作業内容:
本文の「ラットRGPR-p117をコードするベクターを」で始まる段落を、主な事実を残したまま箇条書きに書き直せ。

転写因子としての特徴
出典: フリー百科事典『ウィキペディア(Wikipedia)』 (2020/06/02 17:16 UTC 版)
「RGPR-p117」の記事における「転写因子としての特徴」の解説
RGPR-p117タンパクは細胞内の核局在性を示し、転写因子に特有な構造であるロイシンジッパーモチーフ(ロイシンが4個)が認められている。このモチーフをほかの生物種と比較すると、ニワトリのロイシンは2個であった。また、RGPRタンパクには核移行シグナルに関連したアミノ酸配列も有していた。 ラットRGPR-p117をコードするベクターをクローン化正常ラット腎近位尿細管NRK52E細胞に導入すると、発現増加したRGPR-p117は細胞質と核に分布する。RGPR-p117 cDNAを導入してRGPR-p117タンパクを発現増加したNRK52E細胞において、レギュカルチンmRNAとそのタンパク発現の増加をもたらした。さらに、RGPR-p117タンパクの発現増加はレギュカルチン遺伝子プロモーター活性を有意に高めることをレポータージーンアッセイにより実証されている。このプロモーター活性の上昇はTTGGC(N)6CCを欠失した場合には見られなかった。RGPR-p117はレギュカルチン遺伝子プロモーターに結合し、転写因子として機能することが明らかにされている。 NRK52E細胞培養系において、RGPR-p117タンパクの発現増加によるレギュカルチン遺伝子プロモーター活性の増加は、細胞内情報伝達系に関与する各種プロテインキナーゼおよびプロテインホスファターゼ活性の阻害剤の存在下で培養することにより抑制された。RGPR-p117のレギュカルチン遺伝子プロモーター活性調節には、タンパク質のリン酸化および脱リン酸化が関係していることが示唆されている。 RGPRファミリータンパクは、レギュカルチン遺伝子プロモーター活性を高める転写因子として、生物の進化の過程で保持されてきたものと推察される。特に、転写因子に特徴的なロイシンジッパーモチーフは哺乳動物に高く保存されていた。このことはレギュカルチンの遺伝子配列やアミノ酸組成が、生物種の中で、哺乳動物において極めて高いホモロジーを有することと関連しているものと推察されている。

提供情報:

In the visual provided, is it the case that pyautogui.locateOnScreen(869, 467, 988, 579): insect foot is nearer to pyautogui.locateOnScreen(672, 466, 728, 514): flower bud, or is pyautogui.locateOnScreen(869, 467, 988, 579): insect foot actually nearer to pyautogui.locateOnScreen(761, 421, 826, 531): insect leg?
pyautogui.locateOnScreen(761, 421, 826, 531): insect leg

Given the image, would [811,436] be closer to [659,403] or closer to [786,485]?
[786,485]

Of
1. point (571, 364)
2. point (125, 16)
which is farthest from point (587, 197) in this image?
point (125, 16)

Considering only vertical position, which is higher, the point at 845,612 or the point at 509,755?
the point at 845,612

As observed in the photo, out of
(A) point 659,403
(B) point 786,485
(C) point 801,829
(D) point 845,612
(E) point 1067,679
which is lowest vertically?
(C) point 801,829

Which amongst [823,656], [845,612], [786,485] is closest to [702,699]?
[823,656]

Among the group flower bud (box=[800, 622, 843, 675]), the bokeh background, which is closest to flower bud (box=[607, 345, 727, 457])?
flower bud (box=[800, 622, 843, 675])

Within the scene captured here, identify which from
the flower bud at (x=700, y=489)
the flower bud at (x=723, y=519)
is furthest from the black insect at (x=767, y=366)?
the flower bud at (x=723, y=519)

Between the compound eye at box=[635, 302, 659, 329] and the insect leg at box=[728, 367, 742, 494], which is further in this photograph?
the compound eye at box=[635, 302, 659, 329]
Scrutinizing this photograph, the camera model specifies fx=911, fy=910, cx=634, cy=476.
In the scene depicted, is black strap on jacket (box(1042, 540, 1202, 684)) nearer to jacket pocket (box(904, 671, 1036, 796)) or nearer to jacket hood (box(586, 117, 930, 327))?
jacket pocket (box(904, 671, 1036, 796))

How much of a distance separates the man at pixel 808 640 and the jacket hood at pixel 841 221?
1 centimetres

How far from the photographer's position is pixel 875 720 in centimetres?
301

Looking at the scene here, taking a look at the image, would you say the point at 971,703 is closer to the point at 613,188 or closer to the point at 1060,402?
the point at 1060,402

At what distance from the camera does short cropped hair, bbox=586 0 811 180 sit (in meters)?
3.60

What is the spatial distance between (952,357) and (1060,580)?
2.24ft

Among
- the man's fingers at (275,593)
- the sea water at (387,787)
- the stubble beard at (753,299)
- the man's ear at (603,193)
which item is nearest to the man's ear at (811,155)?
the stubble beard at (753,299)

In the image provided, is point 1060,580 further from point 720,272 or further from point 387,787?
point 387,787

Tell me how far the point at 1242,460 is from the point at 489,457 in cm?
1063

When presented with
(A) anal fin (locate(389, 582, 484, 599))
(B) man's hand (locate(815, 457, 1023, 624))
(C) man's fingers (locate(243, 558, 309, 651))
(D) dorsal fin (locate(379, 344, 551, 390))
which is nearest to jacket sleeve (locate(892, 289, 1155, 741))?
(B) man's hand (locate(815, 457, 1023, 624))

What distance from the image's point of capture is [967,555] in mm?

回答:
・ラットRGPR-p117をコードするベクターを正常ラット腎近位尿細管NRK52E細胞に導入すると、発現増加したRGPR-p117は細胞質と核に分布する。
・RGPR-p117タンパクを発現増加させたNRK52E細胞では、レギュカルチンmRNAとそのタンパク発現が増加した。
・レポータージーンアッセイにより、RGPR-p117の発現増加がレギュカルチン遺伝子プロモーター活性を有意に高めることが実証されている。
・このプロモーター活性の上昇は、TTGGC(N)6CCを欠失した場合には見られなかった。
・RGPR-p117はレギュカルチン遺伝子プロモーターに結合し、転写因子として機能する。